# Written request:
Locate each line in the material below that contains the string "items", and copy those lines in full.

Dataset records
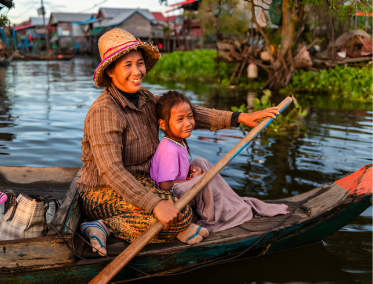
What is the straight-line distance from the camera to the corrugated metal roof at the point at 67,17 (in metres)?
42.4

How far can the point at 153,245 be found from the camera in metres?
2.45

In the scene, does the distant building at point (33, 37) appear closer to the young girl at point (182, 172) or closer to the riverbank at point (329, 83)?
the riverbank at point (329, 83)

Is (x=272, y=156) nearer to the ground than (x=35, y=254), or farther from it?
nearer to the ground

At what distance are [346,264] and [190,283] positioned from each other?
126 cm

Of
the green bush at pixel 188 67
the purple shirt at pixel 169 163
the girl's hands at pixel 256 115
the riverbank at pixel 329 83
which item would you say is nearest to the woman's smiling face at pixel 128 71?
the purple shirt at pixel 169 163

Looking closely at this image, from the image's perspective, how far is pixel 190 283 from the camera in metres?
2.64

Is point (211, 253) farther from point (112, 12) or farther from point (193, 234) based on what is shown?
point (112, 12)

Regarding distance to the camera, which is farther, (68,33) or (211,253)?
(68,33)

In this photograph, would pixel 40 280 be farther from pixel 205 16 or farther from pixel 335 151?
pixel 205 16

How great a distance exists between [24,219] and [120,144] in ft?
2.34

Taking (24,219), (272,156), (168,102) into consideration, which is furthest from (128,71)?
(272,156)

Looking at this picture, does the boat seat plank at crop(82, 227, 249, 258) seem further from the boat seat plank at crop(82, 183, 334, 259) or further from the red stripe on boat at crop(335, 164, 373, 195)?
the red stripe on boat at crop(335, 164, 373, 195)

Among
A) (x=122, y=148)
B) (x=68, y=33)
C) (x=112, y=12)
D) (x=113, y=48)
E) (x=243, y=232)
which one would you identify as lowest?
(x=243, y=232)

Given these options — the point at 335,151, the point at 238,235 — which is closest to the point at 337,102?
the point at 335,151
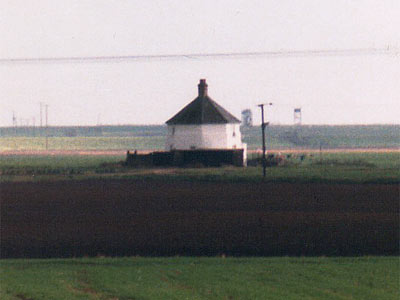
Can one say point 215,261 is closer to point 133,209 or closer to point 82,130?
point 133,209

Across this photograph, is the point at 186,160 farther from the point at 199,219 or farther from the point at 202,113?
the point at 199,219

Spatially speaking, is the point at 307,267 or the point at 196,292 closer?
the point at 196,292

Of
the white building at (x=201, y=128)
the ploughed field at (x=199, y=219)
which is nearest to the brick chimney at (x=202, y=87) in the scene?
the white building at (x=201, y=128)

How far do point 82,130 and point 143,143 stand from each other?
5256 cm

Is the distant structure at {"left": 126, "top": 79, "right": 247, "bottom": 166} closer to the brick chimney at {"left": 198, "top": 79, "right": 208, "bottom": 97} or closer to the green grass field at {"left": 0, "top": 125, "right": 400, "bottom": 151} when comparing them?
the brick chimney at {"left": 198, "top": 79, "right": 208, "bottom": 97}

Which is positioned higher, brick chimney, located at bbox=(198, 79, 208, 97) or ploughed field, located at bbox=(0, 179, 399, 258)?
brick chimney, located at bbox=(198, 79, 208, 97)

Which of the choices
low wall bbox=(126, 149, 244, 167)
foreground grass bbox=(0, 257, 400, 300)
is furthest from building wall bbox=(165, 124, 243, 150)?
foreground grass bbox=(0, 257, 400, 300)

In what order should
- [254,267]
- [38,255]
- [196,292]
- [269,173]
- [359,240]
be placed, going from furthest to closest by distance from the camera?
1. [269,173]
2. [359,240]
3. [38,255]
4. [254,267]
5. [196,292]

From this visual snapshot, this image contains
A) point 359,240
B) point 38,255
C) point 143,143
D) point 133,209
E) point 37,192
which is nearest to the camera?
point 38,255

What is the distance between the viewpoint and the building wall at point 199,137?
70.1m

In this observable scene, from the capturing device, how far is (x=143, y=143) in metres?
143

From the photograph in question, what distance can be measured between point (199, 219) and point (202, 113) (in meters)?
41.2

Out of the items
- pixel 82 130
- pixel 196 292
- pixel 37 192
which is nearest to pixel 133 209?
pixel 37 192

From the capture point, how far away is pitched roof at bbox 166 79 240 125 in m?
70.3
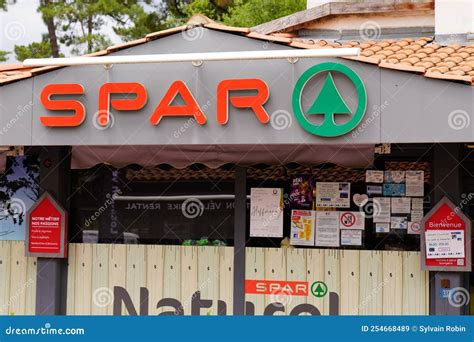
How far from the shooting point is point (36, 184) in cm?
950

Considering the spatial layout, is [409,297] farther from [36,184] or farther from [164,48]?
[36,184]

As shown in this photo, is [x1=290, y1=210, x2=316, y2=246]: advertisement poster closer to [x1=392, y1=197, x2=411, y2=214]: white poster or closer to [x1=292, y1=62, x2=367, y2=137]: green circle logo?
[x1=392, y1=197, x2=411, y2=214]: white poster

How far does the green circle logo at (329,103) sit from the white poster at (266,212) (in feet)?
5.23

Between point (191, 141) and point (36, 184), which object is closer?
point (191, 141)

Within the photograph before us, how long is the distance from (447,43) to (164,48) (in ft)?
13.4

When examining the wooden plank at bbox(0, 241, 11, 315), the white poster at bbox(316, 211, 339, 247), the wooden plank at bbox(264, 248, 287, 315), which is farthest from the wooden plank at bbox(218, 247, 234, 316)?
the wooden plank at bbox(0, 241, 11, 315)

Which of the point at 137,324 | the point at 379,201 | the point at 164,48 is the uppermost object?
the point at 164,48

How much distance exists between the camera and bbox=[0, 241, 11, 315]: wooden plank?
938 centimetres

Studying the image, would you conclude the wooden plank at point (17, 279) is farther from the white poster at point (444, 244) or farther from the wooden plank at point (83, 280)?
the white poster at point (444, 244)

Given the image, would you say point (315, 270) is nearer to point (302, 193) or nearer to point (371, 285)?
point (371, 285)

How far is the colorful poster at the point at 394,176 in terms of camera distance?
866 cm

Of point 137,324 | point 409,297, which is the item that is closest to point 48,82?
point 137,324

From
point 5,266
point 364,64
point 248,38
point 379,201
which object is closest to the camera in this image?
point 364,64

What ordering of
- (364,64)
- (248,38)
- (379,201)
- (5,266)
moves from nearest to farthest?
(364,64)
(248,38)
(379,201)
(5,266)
--
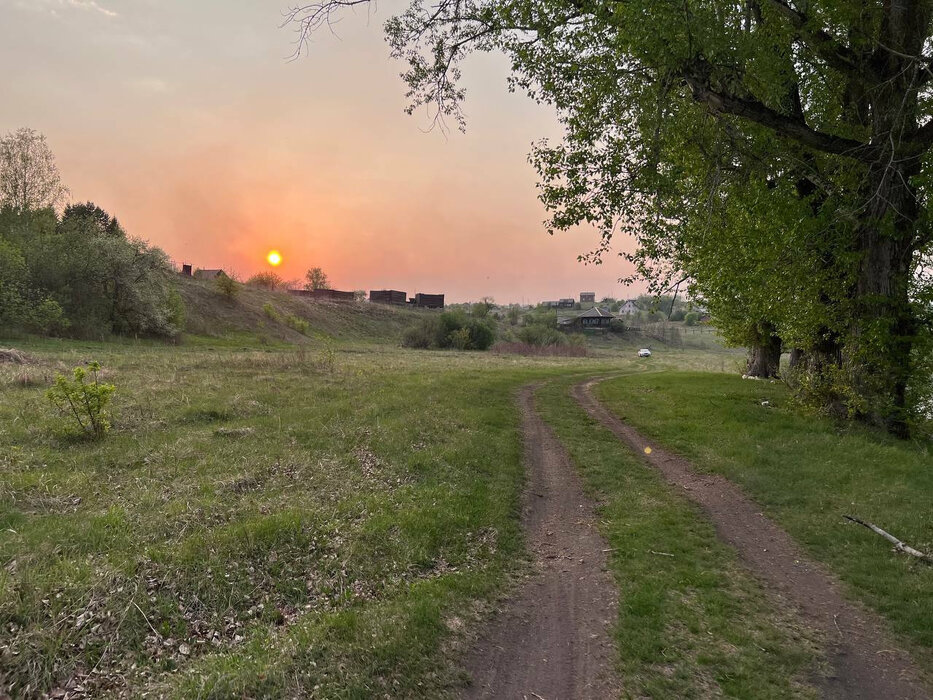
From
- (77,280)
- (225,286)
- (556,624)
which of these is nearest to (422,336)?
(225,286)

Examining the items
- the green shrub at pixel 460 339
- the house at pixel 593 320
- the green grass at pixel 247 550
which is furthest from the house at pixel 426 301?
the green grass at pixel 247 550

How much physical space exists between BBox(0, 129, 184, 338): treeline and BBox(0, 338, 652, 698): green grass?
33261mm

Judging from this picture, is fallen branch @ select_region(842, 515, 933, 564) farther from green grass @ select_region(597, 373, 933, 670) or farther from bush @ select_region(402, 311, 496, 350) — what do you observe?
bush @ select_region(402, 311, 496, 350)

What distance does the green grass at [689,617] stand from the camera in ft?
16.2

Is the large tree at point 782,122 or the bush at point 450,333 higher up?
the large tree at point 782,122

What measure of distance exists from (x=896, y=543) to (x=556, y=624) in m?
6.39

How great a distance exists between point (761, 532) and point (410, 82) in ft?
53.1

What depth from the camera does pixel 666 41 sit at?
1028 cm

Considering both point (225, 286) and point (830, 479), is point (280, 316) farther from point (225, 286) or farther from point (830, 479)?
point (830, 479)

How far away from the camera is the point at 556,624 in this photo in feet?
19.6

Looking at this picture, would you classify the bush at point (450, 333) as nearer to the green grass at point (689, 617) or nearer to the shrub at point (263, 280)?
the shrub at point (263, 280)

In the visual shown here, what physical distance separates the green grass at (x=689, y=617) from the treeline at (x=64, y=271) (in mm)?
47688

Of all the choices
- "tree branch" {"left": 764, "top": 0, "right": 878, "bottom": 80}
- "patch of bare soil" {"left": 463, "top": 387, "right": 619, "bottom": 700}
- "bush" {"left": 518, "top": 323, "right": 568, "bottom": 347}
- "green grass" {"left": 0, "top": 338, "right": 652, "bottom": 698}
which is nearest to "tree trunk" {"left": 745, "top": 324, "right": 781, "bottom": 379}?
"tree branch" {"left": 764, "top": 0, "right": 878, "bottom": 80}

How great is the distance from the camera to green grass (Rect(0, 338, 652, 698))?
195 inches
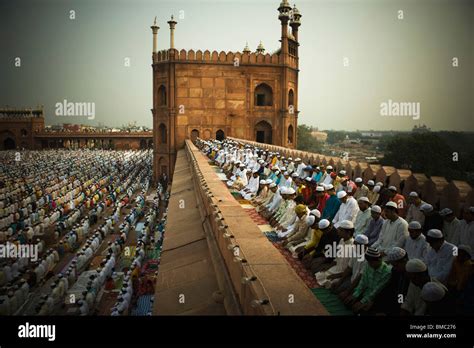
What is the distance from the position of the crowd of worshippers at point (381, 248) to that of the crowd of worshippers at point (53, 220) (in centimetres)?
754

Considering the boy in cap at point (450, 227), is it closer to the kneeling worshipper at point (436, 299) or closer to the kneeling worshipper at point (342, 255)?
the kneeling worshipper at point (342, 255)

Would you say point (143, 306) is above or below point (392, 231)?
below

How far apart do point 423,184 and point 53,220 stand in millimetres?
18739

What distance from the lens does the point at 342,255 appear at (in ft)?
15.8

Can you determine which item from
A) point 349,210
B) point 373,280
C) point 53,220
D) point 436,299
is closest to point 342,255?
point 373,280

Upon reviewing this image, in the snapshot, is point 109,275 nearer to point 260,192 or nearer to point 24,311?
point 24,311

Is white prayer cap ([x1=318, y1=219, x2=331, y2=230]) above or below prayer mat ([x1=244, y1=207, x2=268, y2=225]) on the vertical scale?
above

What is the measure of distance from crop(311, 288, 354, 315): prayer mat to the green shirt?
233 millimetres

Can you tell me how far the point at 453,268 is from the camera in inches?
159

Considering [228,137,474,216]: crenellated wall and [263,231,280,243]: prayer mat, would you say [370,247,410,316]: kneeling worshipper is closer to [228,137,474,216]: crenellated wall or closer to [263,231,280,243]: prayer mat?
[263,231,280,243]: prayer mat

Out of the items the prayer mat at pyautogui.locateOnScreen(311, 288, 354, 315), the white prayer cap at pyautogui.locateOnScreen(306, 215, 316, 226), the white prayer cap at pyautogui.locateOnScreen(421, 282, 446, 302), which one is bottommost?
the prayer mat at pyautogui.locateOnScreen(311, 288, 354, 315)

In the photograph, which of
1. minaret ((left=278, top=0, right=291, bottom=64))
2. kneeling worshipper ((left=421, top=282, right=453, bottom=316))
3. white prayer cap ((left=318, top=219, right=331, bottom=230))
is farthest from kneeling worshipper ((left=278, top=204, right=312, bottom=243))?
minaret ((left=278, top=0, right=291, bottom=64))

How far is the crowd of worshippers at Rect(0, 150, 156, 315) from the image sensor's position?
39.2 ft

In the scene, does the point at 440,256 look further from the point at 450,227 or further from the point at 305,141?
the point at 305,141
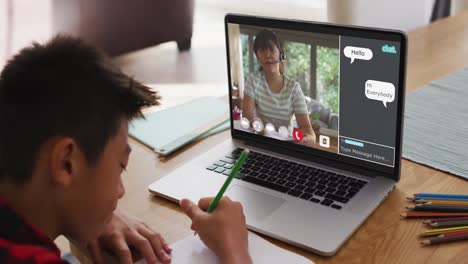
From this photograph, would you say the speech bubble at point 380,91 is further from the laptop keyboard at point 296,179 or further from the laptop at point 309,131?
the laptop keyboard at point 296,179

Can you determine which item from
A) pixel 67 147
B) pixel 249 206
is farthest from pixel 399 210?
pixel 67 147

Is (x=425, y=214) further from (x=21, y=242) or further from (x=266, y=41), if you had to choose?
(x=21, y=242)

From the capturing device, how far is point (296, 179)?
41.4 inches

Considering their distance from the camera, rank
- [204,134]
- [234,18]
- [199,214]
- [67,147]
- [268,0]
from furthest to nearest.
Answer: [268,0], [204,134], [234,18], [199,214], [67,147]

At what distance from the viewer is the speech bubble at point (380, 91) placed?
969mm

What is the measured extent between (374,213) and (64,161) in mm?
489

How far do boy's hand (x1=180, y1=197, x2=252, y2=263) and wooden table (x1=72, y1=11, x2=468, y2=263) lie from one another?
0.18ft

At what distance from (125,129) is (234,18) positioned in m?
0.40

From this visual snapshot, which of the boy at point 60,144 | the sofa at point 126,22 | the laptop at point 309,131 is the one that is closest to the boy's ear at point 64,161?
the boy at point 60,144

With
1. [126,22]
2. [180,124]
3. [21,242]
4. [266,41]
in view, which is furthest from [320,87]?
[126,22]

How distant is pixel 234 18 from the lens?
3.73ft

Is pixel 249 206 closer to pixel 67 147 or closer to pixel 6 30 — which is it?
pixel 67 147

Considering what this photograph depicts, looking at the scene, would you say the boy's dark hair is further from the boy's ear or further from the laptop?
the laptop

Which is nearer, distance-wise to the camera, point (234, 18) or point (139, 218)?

# Result below:
Out of the items
Examining the items
Out of the items the prayer mat at pyautogui.locateOnScreen(311, 288, 354, 315), the white prayer cap at pyautogui.locateOnScreen(306, 215, 316, 226), the white prayer cap at pyautogui.locateOnScreen(421, 282, 446, 302), which one is bottommost?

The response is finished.